[Tcp_tw_recycle and tcp_timestamps]
Refer to the official documentation (http://www.kernel.org/doc/Documentation/networking/ip-sysctl.txt), tcp_tw_recycle explains as follows:
The tcp_tw_recycle option is used to Enable fast recycling TIME-WAIT sockets. Default value is 0.
The tcp_timestamps option is used to Enable timestamps as defined in RFC1323. Default value is 1.
These two options are the control options provided by the Linux kernel. They have nothing to do with specific applications, and a large amount of related information can be found online, but the information is incomplete, the main issues are as follows;
1) How fast is fast recovery?
2) some documents say that you only need to open tcp_tw_recycle, and some say that you want tcp_timestamps to open at the same time. Which of the following statements is correct?
3) Why is the option invalid when I initiate a client connection from the virtual machine NAT?
To answer the above questions, you can only read the code and see some relevant code for your reference:
===== Linux-2.6.37 net/ipv4/tcp_minisocks.c 269 ======
Void tcp_time_wait (struct sock * sk, int state, int timeo)
{
Struct inet_timewait_sock * tw = NULL;
Const struct inet_connection_sock * icsk = inet_csk (sk );
Const struct tcp_sock * tp = tcp_sk (sk );
Int recycle_ OK = 0;
// Determine whether to recycle quickly. here we can see that tcp_tw_recycle and tcp_timestamps can be quickly recycled only when both options are enabled,
// Further judgment conditions will be analyzed later. The further judgment conditions are related to the third question.
If (tcp_death_row.sysctl_tw_recycle & TP-> rx_opt.ts_recent_stamp)
Recycle_ OK = icsk-> icsk_af_ops-> remember_stamp (SK );
If (tcp_death_row.tw_count <tcp_death_row.sysctl_max_tw_buckets)
Tw = inet_twsk_alloc (SK, State );
If (TW! = NULL ){
Struct tcp_timewait_sock * tcptw = tcp_twsk (struct sock *) Tw );
// Calculate the time for fast recovery, which is equal to RTO * 3.5. The key to answering the first question is the approximate amount of RTO (Retransmission timeout ).
Const int RTO = (icsk-> icsk_rto <2)-(icsk-> icsk_rto> 1 );
//...... A lot of code is omitted here ......
If (recycle_ OK ){
// Set the time for fast recovery
Tw-> tw_timeout = rto;
} Else {
Tw-> tw_timeout = TCP_TIMEWAIT_LEN;
If (state = TCP_TIME_WAIT)
Timeo = TCP_TIMEWAIT_LEN;
}
//...... A lot of code is omitted here ......
}
RFC has detailed provisions on RTO calculation, a total of three: RFC-793, RFC-2988, RFC-6298, Linux implementation is reference RFC-2988.
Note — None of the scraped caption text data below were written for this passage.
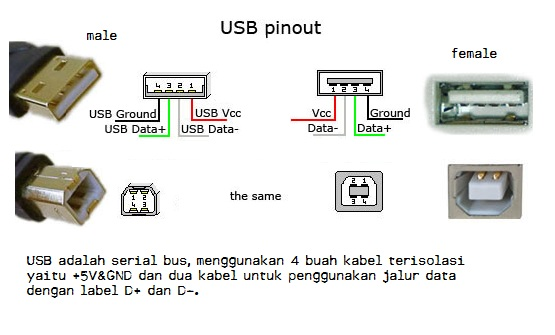 membuat speaker aktif menggunakan tegangan 5v usb pasang kabel. Black Bedroom Furniture Sets. Home Design Ideas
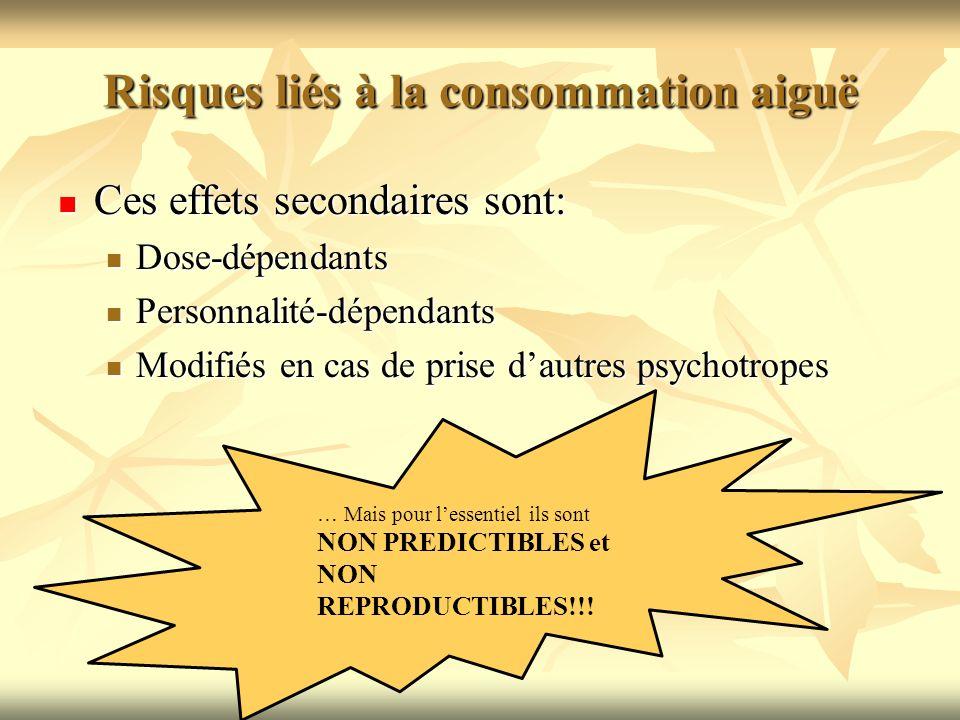 Risques liés à la consommation aiguë Ces effets secondaires sont: Ces effets secondaires sont: Dose-dépendants Dose-dépendants Personnalité-dépendants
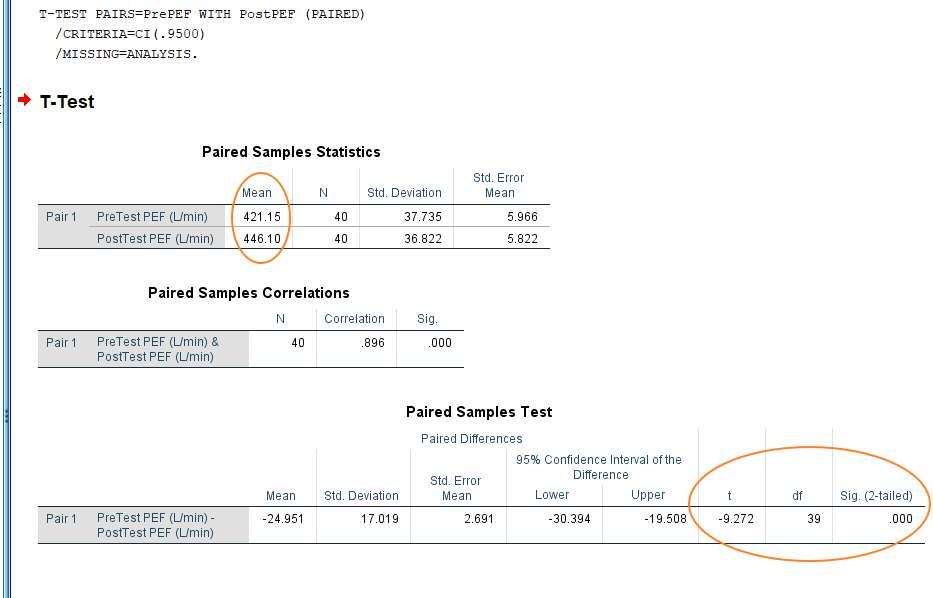 Resultado de la prueba t de muestras pareadas.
If you are interested in these algorithm rules and Linuxde implementation, you can study them in depth. In actual application, we only need to remember the following two Linux boundary values:
===== Linux-2.6.37 net/ipv4/tcp. c 126 ========================
# Define TCP_RTO_MAX (unsigned) (120 * HZ ))
# Define TCP_RTO_MIN (unsigned) (HZ/5 ))
========================================================== =
The HZ here is 1 s, so it can be concluded that the maximum RTO is 120 s and the minimum is 200 ms. for LAN machines, RTO is usually 200 ms, therefore, 3.5 RTO is 700 ms.
That is to say, the rapid recovery is that the TIME_WAIT status lasts 700 ms, rather than the normal 2MSL (Linux is 1 minute, refer to: include/net/tcp. h 109 line TCP_TIMEWAIT_LEN definition ).
The test results also verify this inference. You can view connections in the TIME_WAIT status without interruption, and occasionally see one connection.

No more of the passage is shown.